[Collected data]
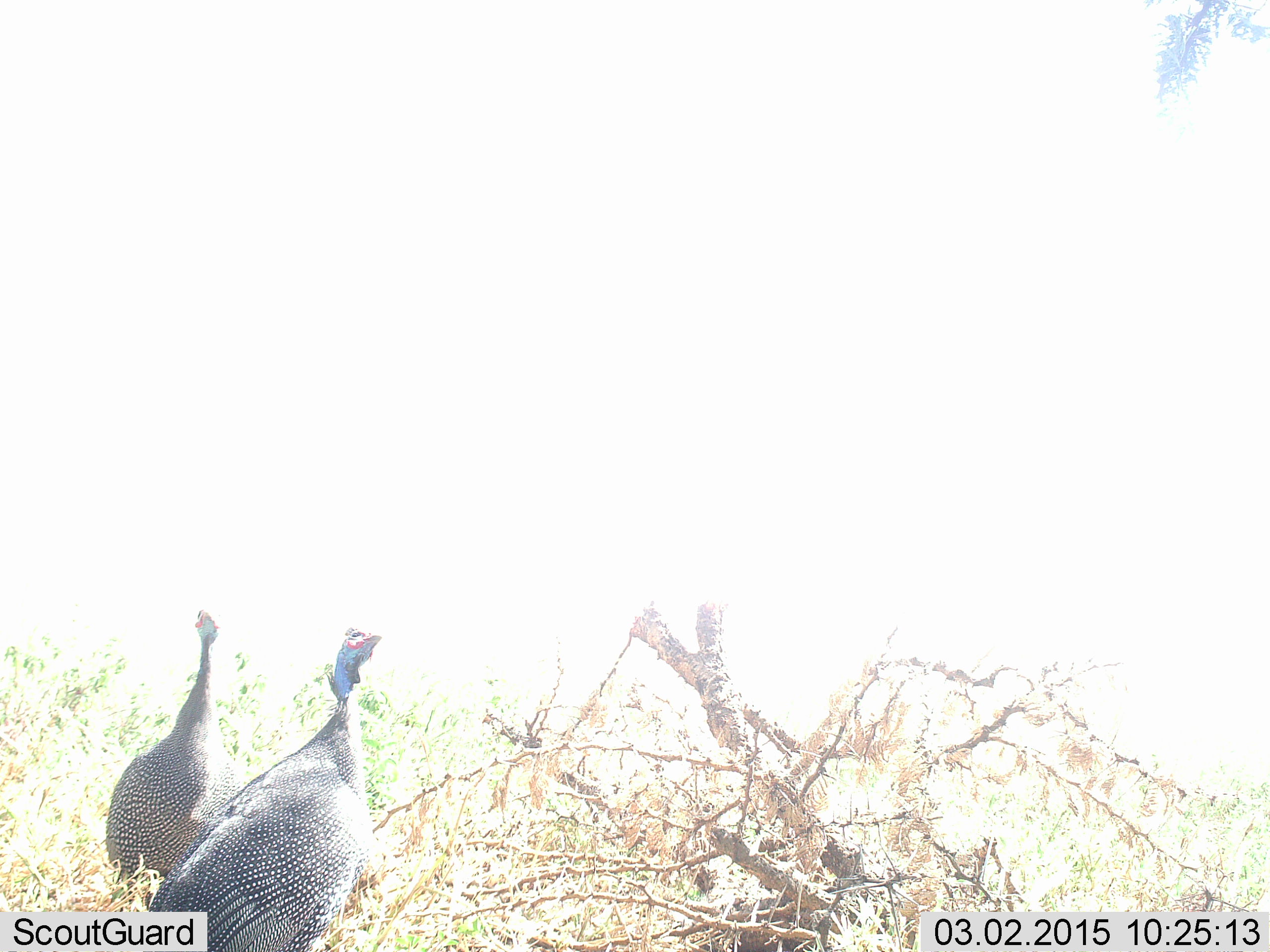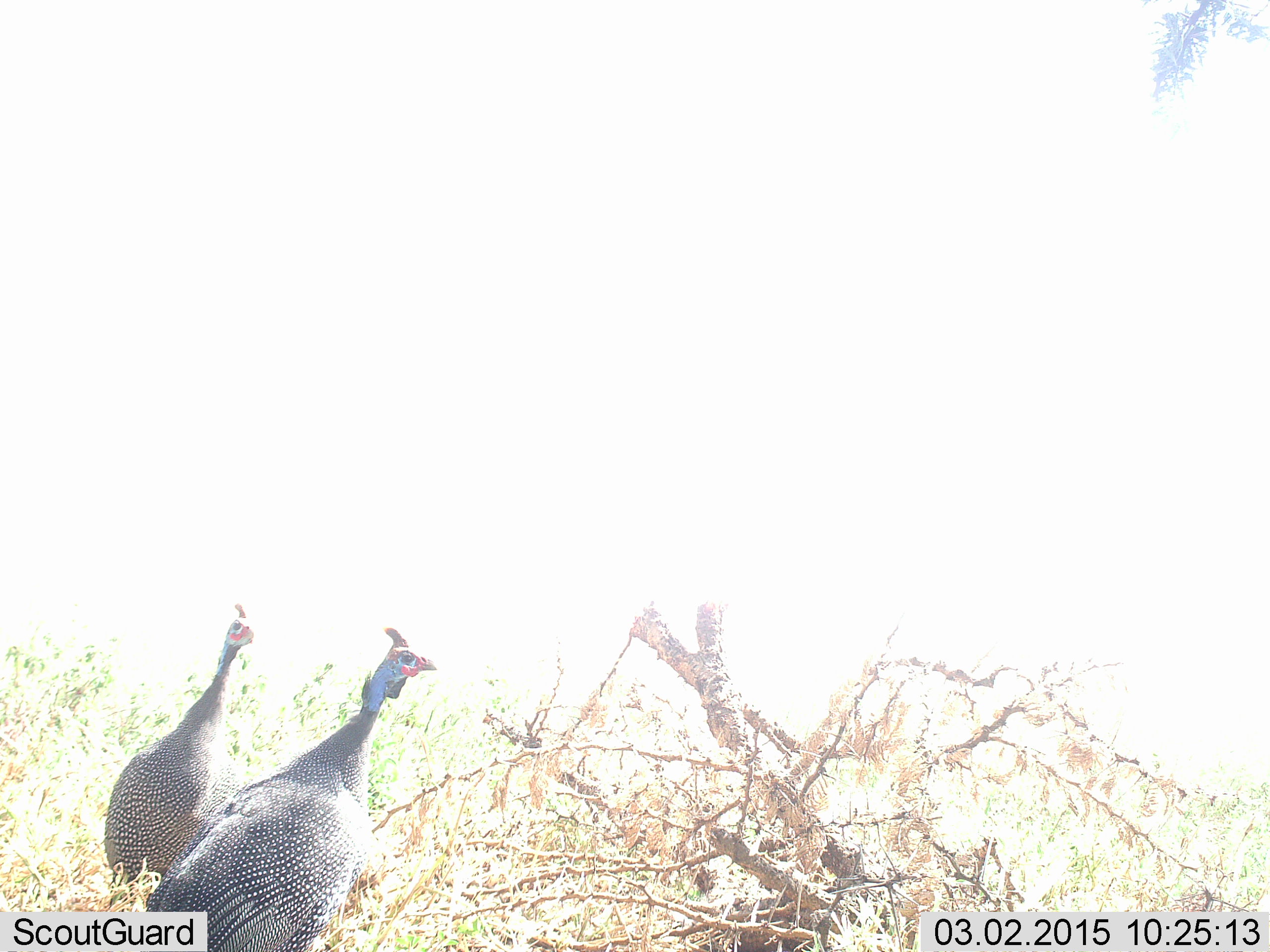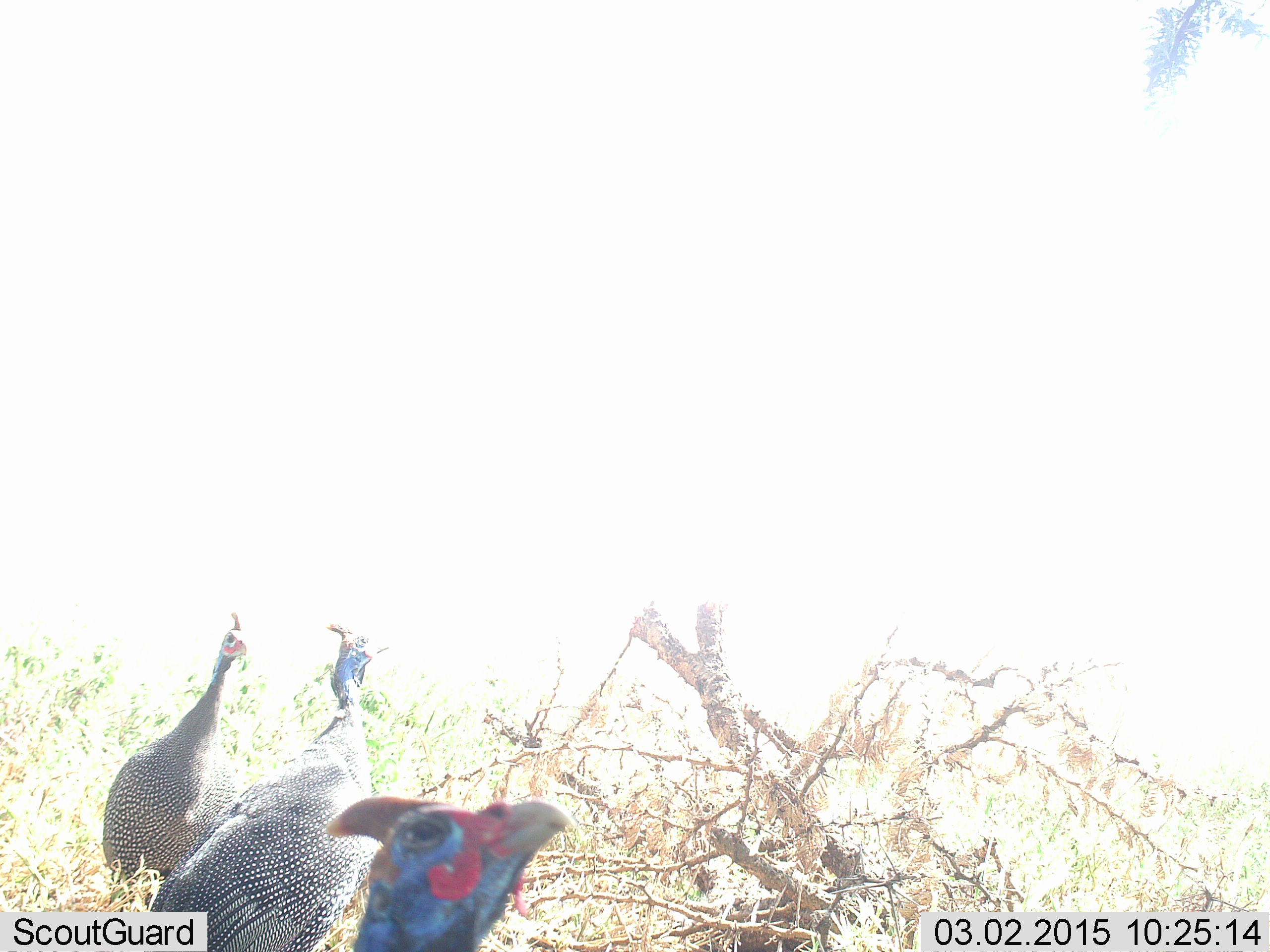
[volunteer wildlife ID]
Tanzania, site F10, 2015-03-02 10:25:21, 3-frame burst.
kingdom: Animalia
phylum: Chordata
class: Aves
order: Galliformes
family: Numididae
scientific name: Numididae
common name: guinea fowl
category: guineafowl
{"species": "guineafowl (guinea fowl) (Numididae)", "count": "2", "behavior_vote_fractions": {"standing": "90%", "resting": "10%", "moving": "10%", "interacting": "0%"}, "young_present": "0%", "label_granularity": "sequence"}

● **EXERCISE DETAILS**
The answer must be every line of the data that contains the word "guineafowl".

● **OUTPUT**
category: guineafowl
{"species": "guineafowl (guinea fowl) (Numididae)", "count": "2", "behavior_vote_fractions": {"standing": "90%", "resting": "10%", "moving": "10%", "interacting": "0%"}, "young_present": "0%", "label_granularity": "sequence"}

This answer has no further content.